INSTRUCTIONS FOR THE TASK |
Please print every line of the listing below without changing anything.

[Rows of spatial question data]
********

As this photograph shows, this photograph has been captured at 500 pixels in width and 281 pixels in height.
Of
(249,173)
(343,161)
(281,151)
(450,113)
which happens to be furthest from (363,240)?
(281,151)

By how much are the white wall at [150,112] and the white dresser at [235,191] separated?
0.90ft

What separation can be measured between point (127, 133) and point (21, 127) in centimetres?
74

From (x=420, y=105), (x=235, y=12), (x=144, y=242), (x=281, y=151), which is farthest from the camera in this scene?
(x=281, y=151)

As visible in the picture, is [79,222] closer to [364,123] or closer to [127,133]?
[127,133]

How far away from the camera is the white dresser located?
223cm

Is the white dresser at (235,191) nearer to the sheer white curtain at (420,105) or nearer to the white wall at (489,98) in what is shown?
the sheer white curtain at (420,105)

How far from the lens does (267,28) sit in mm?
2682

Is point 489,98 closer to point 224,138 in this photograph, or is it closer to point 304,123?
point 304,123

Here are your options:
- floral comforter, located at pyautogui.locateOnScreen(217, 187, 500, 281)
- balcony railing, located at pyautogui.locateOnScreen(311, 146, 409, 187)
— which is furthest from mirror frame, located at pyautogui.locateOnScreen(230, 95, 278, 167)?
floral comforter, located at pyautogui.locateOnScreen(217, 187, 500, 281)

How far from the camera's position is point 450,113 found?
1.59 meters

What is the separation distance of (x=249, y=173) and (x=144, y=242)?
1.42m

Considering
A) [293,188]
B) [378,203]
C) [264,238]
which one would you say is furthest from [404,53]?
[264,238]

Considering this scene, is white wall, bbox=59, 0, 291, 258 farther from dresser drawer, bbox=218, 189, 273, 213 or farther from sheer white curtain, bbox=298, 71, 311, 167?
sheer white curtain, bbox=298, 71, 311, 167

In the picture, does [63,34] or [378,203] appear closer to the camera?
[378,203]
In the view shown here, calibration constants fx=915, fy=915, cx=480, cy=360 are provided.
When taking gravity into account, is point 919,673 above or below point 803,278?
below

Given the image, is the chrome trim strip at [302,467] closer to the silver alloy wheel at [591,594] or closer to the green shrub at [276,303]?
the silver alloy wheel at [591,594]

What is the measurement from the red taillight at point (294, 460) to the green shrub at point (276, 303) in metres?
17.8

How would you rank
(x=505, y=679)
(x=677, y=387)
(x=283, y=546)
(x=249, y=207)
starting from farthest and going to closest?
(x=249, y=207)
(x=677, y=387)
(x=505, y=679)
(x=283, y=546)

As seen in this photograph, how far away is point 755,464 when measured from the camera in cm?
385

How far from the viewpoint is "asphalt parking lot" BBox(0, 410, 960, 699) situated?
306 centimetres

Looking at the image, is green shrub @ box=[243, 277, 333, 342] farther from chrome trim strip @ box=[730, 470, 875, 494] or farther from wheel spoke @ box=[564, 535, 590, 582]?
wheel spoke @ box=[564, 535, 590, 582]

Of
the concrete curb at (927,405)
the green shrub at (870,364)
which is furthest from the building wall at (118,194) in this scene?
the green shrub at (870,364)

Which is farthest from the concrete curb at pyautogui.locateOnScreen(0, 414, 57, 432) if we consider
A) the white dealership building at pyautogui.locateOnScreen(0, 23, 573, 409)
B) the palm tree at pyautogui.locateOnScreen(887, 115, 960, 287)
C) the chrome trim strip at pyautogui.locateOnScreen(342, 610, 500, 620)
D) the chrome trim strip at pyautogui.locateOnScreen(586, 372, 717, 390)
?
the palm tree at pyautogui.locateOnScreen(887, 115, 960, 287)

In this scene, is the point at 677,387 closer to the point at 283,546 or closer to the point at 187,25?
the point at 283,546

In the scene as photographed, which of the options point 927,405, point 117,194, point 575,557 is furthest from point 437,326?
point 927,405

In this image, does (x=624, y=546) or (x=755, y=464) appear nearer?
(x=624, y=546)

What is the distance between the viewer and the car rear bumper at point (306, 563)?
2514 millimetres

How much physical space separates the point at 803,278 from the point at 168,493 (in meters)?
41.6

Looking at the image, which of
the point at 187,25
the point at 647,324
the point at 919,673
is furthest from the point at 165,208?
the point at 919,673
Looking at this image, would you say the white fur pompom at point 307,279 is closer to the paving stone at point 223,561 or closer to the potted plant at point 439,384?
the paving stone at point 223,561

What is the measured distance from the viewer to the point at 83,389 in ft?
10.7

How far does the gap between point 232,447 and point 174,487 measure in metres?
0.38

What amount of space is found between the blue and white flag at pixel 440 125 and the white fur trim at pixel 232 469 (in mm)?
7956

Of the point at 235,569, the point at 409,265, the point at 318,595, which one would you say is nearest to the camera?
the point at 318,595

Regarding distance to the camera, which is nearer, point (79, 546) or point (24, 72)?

********

EXERCISE ANSWER |
As this photograph shows, this photograph has been captured at 500 pixels in width and 281 pixels in height.
Of
(249,173)
(343,161)
(281,151)
(450,113)
which happens to be furthest from (363,240)?
(281,151)

By how much are the white wall at [150,112] and the white dresser at [235,191] separated?
0.90ft

What separation can be measured between point (127, 133) and point (21, 127) in centimetres?
74

From (x=420, y=105), (x=235, y=12), (x=144, y=242), (x=281, y=151), which is farthest from the camera in this scene?
(x=281, y=151)

As visible in the picture, is [79,222] closer to [364,123] or closer to [127,133]?
[127,133]

How far away from the camera is the white dresser located?
223cm

Is the white dresser at (235,191) nearer to the sheer white curtain at (420,105) or nearer to the white wall at (489,98) in what is shown?
the sheer white curtain at (420,105)

How far from the lens does (267,28) sit in mm?
2682

Is point 489,98 closer to point 224,138 in this photograph, or is it closer to point 304,123?
point 304,123

Here are your options:
- floral comforter, located at pyautogui.locateOnScreen(217, 187, 500, 281)
- balcony railing, located at pyautogui.locateOnScreen(311, 146, 409, 187)
— which is furthest from mirror frame, located at pyautogui.locateOnScreen(230, 95, 278, 167)?
floral comforter, located at pyautogui.locateOnScreen(217, 187, 500, 281)

How far from the camera's position is point 450,113 found?
1.59 meters

What is the separation distance of (x=249, y=173) and (x=144, y=242)?
1.42m

Considering
A) [293,188]
B) [378,203]
C) [264,238]
which one would you say is furthest from [404,53]?
[264,238]

Considering this scene, is white wall, bbox=59, 0, 291, 258 farther from dresser drawer, bbox=218, 189, 273, 213 or farther from sheer white curtain, bbox=298, 71, 311, 167?
sheer white curtain, bbox=298, 71, 311, 167

In the picture, does [63,34] or [378,203] appear closer to the camera?
[378,203]
In the view shown here, calibration constants fx=915, fy=915, cx=480, cy=360 are provided.
When taking gravity into account, is point 919,673 above or below point 803,278?
below

Given the image, is the chrome trim strip at [302,467] closer to the silver alloy wheel at [591,594] or closer to the green shrub at [276,303]?
the silver alloy wheel at [591,594]

What is the measurement from the red taillight at point (294, 460) to the green shrub at point (276, 303) in metres?
17.8

How would you rank
(x=505, y=679)
(x=677, y=387)
(x=283, y=546)
(x=249, y=207)
starting from farthest and going to closest?
(x=249, y=207)
(x=677, y=387)
(x=505, y=679)
(x=283, y=546)

As seen in this photograph, how far away is point 755,464 when measured from the camera in cm?
385

How far from the viewpoint is "asphalt parking lot" BBox(0, 410, 960, 699) situated?
306 centimetres

Looking at the image, is green shrub @ box=[243, 277, 333, 342] farther from chrome trim strip @ box=[730, 470, 875, 494] or farther from wheel spoke @ box=[564, 535, 590, 582]?
wheel spoke @ box=[564, 535, 590, 582]

Of
the concrete curb at (927,405)
the green shrub at (870,364)
which is furthest from the building wall at (118,194) in this scene?
the green shrub at (870,364)

Which is farthest from the concrete curb at pyautogui.locateOnScreen(0, 414, 57, 432) if we consider
A) the white dealership building at pyautogui.locateOnScreen(0, 23, 573, 409)
B) the palm tree at pyautogui.locateOnScreen(887, 115, 960, 287)
C) the chrome trim strip at pyautogui.locateOnScreen(342, 610, 500, 620)
D) the chrome trim strip at pyautogui.locateOnScreen(586, 372, 717, 390)
?
the palm tree at pyautogui.locateOnScreen(887, 115, 960, 287)

In this scene, is the point at 677,387 closer to the point at 283,546 or closer to the point at 187,25?
the point at 283,546

In the scene as photographed, which of the options point 927,405, point 117,194, point 575,557 is furthest from point 437,326?
point 927,405

In this image, does (x=624, y=546) or (x=755, y=464) appear nearer?
(x=624, y=546)

What is the distance between the viewer and the car rear bumper at point (306, 563)?
2514 millimetres

How much physical space separates the point at 803,278 from the point at 168,493 (in meters)?
41.6

Looking at the image, which of
the point at 187,25
the point at 647,324
the point at 919,673
is furthest from the point at 165,208?
the point at 919,673
Looking at this image, would you say the white fur pompom at point 307,279 is closer to the paving stone at point 223,561 or closer to the potted plant at point 439,384?
the paving stone at point 223,561

What is the measured distance from the viewer to the point at 83,389 in ft?
10.7

How far does the gap between point 232,447 and point 174,487 measure in metres?
0.38

What amount of space is found between the blue and white flag at pixel 440 125 and the white fur trim at pixel 232 469 (in mm)?
7956

Of the point at 235,569, the point at 409,265, the point at 318,595, which one would you say is nearest to the camera?
the point at 318,595

Regarding distance to the camera, which is nearer, point (79, 546) or point (24, 72)?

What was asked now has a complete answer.